After being saved from the streets of Afghanistan, a two-legged dog has recovered remarkably and enjoys running on his two legs.
In 2013, a vehicle hit Maz the Labrador cross, crushing both of his rear legs, and he was abandoned to wander the streets of the war-torn country.
On Valentine’s Day in 2015, UK NHS doctor Helene Svinos claimed she couldn’t stop thinking about the “friendliest dog” after seeing a video of him online.
Maz was “full of joy” despite his serious injuries, and Helene felt she had to bring him back to Manchester, England.
Louise Hastie, a former soldier who rescues dogs from conflict zones, was contacted about an old friend’s pet, and in May of that year, the dog was sent to Kabul.
Maz has joined a pack of other puppies at Helene’s house, where she has six rescue dogs from Romania, including the blind Husky Inka and the paraplegic Pomeranian Bambi.
Maz has maintained his positive attitude and is always eager to go on runs, even though both of his rear legs had to be amputated after being fused together.
The dog, according to Helene, has always refused to utilise walking assistance or wheels because he likes to “scuttle around as fast as lighting.”
Even though Helene’s three springer spaniels compete in CaniCross events, Marvellous Maz has defeated them in a sprint.
“Maz is just a complete and utter star,” remarked Helene. Aside from when it’s pouring, you can’t feel depressed or miserable with him since he exudes happiness.
“There is nothing that has ever stopped Maz from pursuing his goals, even rolling in mud!”He just doesn’t think about the past; he just lives in the present.
Working as an A&E doctor at Manchester Royal Infirmary, Helene remarked that having her dogs at home has supported her throughout the Covid pandemic.
“I’m an A&E doctor working during lockdown, but he just puts things into perspective when I get home,” the woman said.Experiencing loneliness under lockdown has been challenging at times, but I always return to these content dogs.
Despite his wounds, the perceptive dog managed to find his way to a veterinarian, where he made friends with one of the staff members, according to Helene. He also always sprang up to welcome people.
With limited means, they were unable to do much more than try to maintain the amiable dog’s health, so they put out a call on the internet.

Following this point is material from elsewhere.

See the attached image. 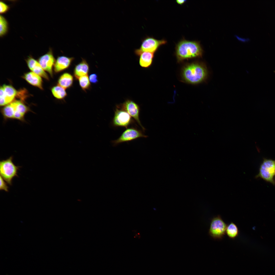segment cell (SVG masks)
<instances>
[{"label": "cell", "mask_w": 275, "mask_h": 275, "mask_svg": "<svg viewBox=\"0 0 275 275\" xmlns=\"http://www.w3.org/2000/svg\"><path fill=\"white\" fill-rule=\"evenodd\" d=\"M64 88L58 85L52 88L51 91L53 96L59 100H63L66 97L67 94Z\"/></svg>", "instance_id": "ac0fdd59"}, {"label": "cell", "mask_w": 275, "mask_h": 275, "mask_svg": "<svg viewBox=\"0 0 275 275\" xmlns=\"http://www.w3.org/2000/svg\"><path fill=\"white\" fill-rule=\"evenodd\" d=\"M207 75L205 67L202 64L194 63L186 66L184 68L182 76L187 82L196 84L203 80Z\"/></svg>", "instance_id": "7a4b0ae2"}, {"label": "cell", "mask_w": 275, "mask_h": 275, "mask_svg": "<svg viewBox=\"0 0 275 275\" xmlns=\"http://www.w3.org/2000/svg\"><path fill=\"white\" fill-rule=\"evenodd\" d=\"M8 22L3 16H0V36L3 37L8 32Z\"/></svg>", "instance_id": "44dd1931"}, {"label": "cell", "mask_w": 275, "mask_h": 275, "mask_svg": "<svg viewBox=\"0 0 275 275\" xmlns=\"http://www.w3.org/2000/svg\"><path fill=\"white\" fill-rule=\"evenodd\" d=\"M56 61L51 48H49L47 53L40 57L38 59V62L42 67L44 70L49 73L52 77L53 75L52 67Z\"/></svg>", "instance_id": "30bf717a"}, {"label": "cell", "mask_w": 275, "mask_h": 275, "mask_svg": "<svg viewBox=\"0 0 275 275\" xmlns=\"http://www.w3.org/2000/svg\"><path fill=\"white\" fill-rule=\"evenodd\" d=\"M13 157H10L0 162L1 176L8 184L12 185V181L15 177H18V171L20 167L16 166L12 161Z\"/></svg>", "instance_id": "277c9868"}, {"label": "cell", "mask_w": 275, "mask_h": 275, "mask_svg": "<svg viewBox=\"0 0 275 275\" xmlns=\"http://www.w3.org/2000/svg\"><path fill=\"white\" fill-rule=\"evenodd\" d=\"M255 177L260 178L275 185V160L264 158L260 166L259 173Z\"/></svg>", "instance_id": "3957f363"}, {"label": "cell", "mask_w": 275, "mask_h": 275, "mask_svg": "<svg viewBox=\"0 0 275 275\" xmlns=\"http://www.w3.org/2000/svg\"><path fill=\"white\" fill-rule=\"evenodd\" d=\"M121 108L126 111L133 118L144 131L145 128L142 125L140 121L139 115L140 108L139 105L133 101L127 100L122 104L118 105Z\"/></svg>", "instance_id": "9c48e42d"}, {"label": "cell", "mask_w": 275, "mask_h": 275, "mask_svg": "<svg viewBox=\"0 0 275 275\" xmlns=\"http://www.w3.org/2000/svg\"><path fill=\"white\" fill-rule=\"evenodd\" d=\"M89 66L86 60L82 58L81 61L75 66L74 74L76 79L80 77L87 75L89 71Z\"/></svg>", "instance_id": "7c38bea8"}, {"label": "cell", "mask_w": 275, "mask_h": 275, "mask_svg": "<svg viewBox=\"0 0 275 275\" xmlns=\"http://www.w3.org/2000/svg\"><path fill=\"white\" fill-rule=\"evenodd\" d=\"M74 58L64 56H58L54 65V70L59 73L68 69L71 65Z\"/></svg>", "instance_id": "8fae6325"}, {"label": "cell", "mask_w": 275, "mask_h": 275, "mask_svg": "<svg viewBox=\"0 0 275 275\" xmlns=\"http://www.w3.org/2000/svg\"><path fill=\"white\" fill-rule=\"evenodd\" d=\"M1 112L5 118H13L15 110L10 103L2 108Z\"/></svg>", "instance_id": "7402d4cb"}, {"label": "cell", "mask_w": 275, "mask_h": 275, "mask_svg": "<svg viewBox=\"0 0 275 275\" xmlns=\"http://www.w3.org/2000/svg\"><path fill=\"white\" fill-rule=\"evenodd\" d=\"M167 42L164 39L158 40L152 37L147 36L142 40L140 47L135 49L134 52L138 56L143 52L154 53L160 46L165 44Z\"/></svg>", "instance_id": "8992f818"}, {"label": "cell", "mask_w": 275, "mask_h": 275, "mask_svg": "<svg viewBox=\"0 0 275 275\" xmlns=\"http://www.w3.org/2000/svg\"><path fill=\"white\" fill-rule=\"evenodd\" d=\"M177 57L179 60L201 57L203 50L199 42L183 39L176 47Z\"/></svg>", "instance_id": "6da1fadb"}, {"label": "cell", "mask_w": 275, "mask_h": 275, "mask_svg": "<svg viewBox=\"0 0 275 275\" xmlns=\"http://www.w3.org/2000/svg\"><path fill=\"white\" fill-rule=\"evenodd\" d=\"M74 80V77L71 74L68 72L64 73L59 77L58 85L65 89H68L72 86Z\"/></svg>", "instance_id": "5bb4252c"}, {"label": "cell", "mask_w": 275, "mask_h": 275, "mask_svg": "<svg viewBox=\"0 0 275 275\" xmlns=\"http://www.w3.org/2000/svg\"><path fill=\"white\" fill-rule=\"evenodd\" d=\"M90 82L93 84H95L98 82V76L95 73L91 74L89 77Z\"/></svg>", "instance_id": "4316f807"}, {"label": "cell", "mask_w": 275, "mask_h": 275, "mask_svg": "<svg viewBox=\"0 0 275 275\" xmlns=\"http://www.w3.org/2000/svg\"><path fill=\"white\" fill-rule=\"evenodd\" d=\"M10 103L13 108L15 111H17L24 115L29 110L28 107L21 101L15 100Z\"/></svg>", "instance_id": "d6986e66"}, {"label": "cell", "mask_w": 275, "mask_h": 275, "mask_svg": "<svg viewBox=\"0 0 275 275\" xmlns=\"http://www.w3.org/2000/svg\"><path fill=\"white\" fill-rule=\"evenodd\" d=\"M186 0H177L176 1V2L178 4H182L184 3Z\"/></svg>", "instance_id": "f1b7e54d"}, {"label": "cell", "mask_w": 275, "mask_h": 275, "mask_svg": "<svg viewBox=\"0 0 275 275\" xmlns=\"http://www.w3.org/2000/svg\"><path fill=\"white\" fill-rule=\"evenodd\" d=\"M26 62L29 68L31 70L38 62L30 56L27 58Z\"/></svg>", "instance_id": "d4e9b609"}, {"label": "cell", "mask_w": 275, "mask_h": 275, "mask_svg": "<svg viewBox=\"0 0 275 275\" xmlns=\"http://www.w3.org/2000/svg\"><path fill=\"white\" fill-rule=\"evenodd\" d=\"M8 187L7 183L4 181V179L0 176V189L1 190H4L6 191H8Z\"/></svg>", "instance_id": "484cf974"}, {"label": "cell", "mask_w": 275, "mask_h": 275, "mask_svg": "<svg viewBox=\"0 0 275 275\" xmlns=\"http://www.w3.org/2000/svg\"><path fill=\"white\" fill-rule=\"evenodd\" d=\"M140 56L139 63L140 66L143 67H147L151 64L154 57L153 53L143 52L138 56Z\"/></svg>", "instance_id": "2e32d148"}, {"label": "cell", "mask_w": 275, "mask_h": 275, "mask_svg": "<svg viewBox=\"0 0 275 275\" xmlns=\"http://www.w3.org/2000/svg\"><path fill=\"white\" fill-rule=\"evenodd\" d=\"M23 77L31 85L43 89L42 81L39 76L33 72H30L25 74Z\"/></svg>", "instance_id": "4fadbf2b"}, {"label": "cell", "mask_w": 275, "mask_h": 275, "mask_svg": "<svg viewBox=\"0 0 275 275\" xmlns=\"http://www.w3.org/2000/svg\"><path fill=\"white\" fill-rule=\"evenodd\" d=\"M4 91V96L0 98L4 99L6 105L11 103L17 95V92L12 86L4 85L2 86Z\"/></svg>", "instance_id": "9a60e30c"}, {"label": "cell", "mask_w": 275, "mask_h": 275, "mask_svg": "<svg viewBox=\"0 0 275 275\" xmlns=\"http://www.w3.org/2000/svg\"><path fill=\"white\" fill-rule=\"evenodd\" d=\"M33 72L47 80L49 79V77L38 62H37L31 70Z\"/></svg>", "instance_id": "603a6c76"}, {"label": "cell", "mask_w": 275, "mask_h": 275, "mask_svg": "<svg viewBox=\"0 0 275 275\" xmlns=\"http://www.w3.org/2000/svg\"><path fill=\"white\" fill-rule=\"evenodd\" d=\"M133 122L132 117L128 113L118 105L117 106L112 120L113 125L114 126L124 127L127 129Z\"/></svg>", "instance_id": "52a82bcc"}, {"label": "cell", "mask_w": 275, "mask_h": 275, "mask_svg": "<svg viewBox=\"0 0 275 275\" xmlns=\"http://www.w3.org/2000/svg\"><path fill=\"white\" fill-rule=\"evenodd\" d=\"M227 225L219 215L211 220L208 233L215 240L222 239L226 234Z\"/></svg>", "instance_id": "5b68a950"}, {"label": "cell", "mask_w": 275, "mask_h": 275, "mask_svg": "<svg viewBox=\"0 0 275 275\" xmlns=\"http://www.w3.org/2000/svg\"><path fill=\"white\" fill-rule=\"evenodd\" d=\"M239 233L238 227L233 222H231L227 225L226 233L229 238L233 239H235L238 236Z\"/></svg>", "instance_id": "e0dca14e"}, {"label": "cell", "mask_w": 275, "mask_h": 275, "mask_svg": "<svg viewBox=\"0 0 275 275\" xmlns=\"http://www.w3.org/2000/svg\"><path fill=\"white\" fill-rule=\"evenodd\" d=\"M10 7L4 2L2 1L0 2V13L2 14L6 13L8 11Z\"/></svg>", "instance_id": "cb8c5ba5"}, {"label": "cell", "mask_w": 275, "mask_h": 275, "mask_svg": "<svg viewBox=\"0 0 275 275\" xmlns=\"http://www.w3.org/2000/svg\"><path fill=\"white\" fill-rule=\"evenodd\" d=\"M77 80L80 87L83 91L85 92L89 89L91 84L88 75L81 76Z\"/></svg>", "instance_id": "ffe728a7"}, {"label": "cell", "mask_w": 275, "mask_h": 275, "mask_svg": "<svg viewBox=\"0 0 275 275\" xmlns=\"http://www.w3.org/2000/svg\"><path fill=\"white\" fill-rule=\"evenodd\" d=\"M24 115L19 112L15 111L13 116V118L21 120H24Z\"/></svg>", "instance_id": "83f0119b"}, {"label": "cell", "mask_w": 275, "mask_h": 275, "mask_svg": "<svg viewBox=\"0 0 275 275\" xmlns=\"http://www.w3.org/2000/svg\"><path fill=\"white\" fill-rule=\"evenodd\" d=\"M145 135L140 130L134 127L127 128L117 139L112 141L114 145L125 142L131 141L140 138H146Z\"/></svg>", "instance_id": "ba28073f"}]
</instances>
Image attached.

Maz was transported to Manchester, where he is now “full of life,” with assistance from Louise Hastie of War Paws, a nonprofit organisation she founded to aid dogs in places of civil unrest.
Before he was able to find his permanent home with Helene, he had two four-hour operations in May 2015 to remove his rear legs.
“He’s just the most wonderful dog and I’m so grateful to have him in my life,” Helene said.Dogs are amazing creatures with endless love and affection that are in need of homes. They will make you happy just as much as you will.I have a particular affection for crippled dogs, and while it’s untrue, I believe that people worry about them.
“They can lead happy and fulfilling lives, but they are frequently disregarded.”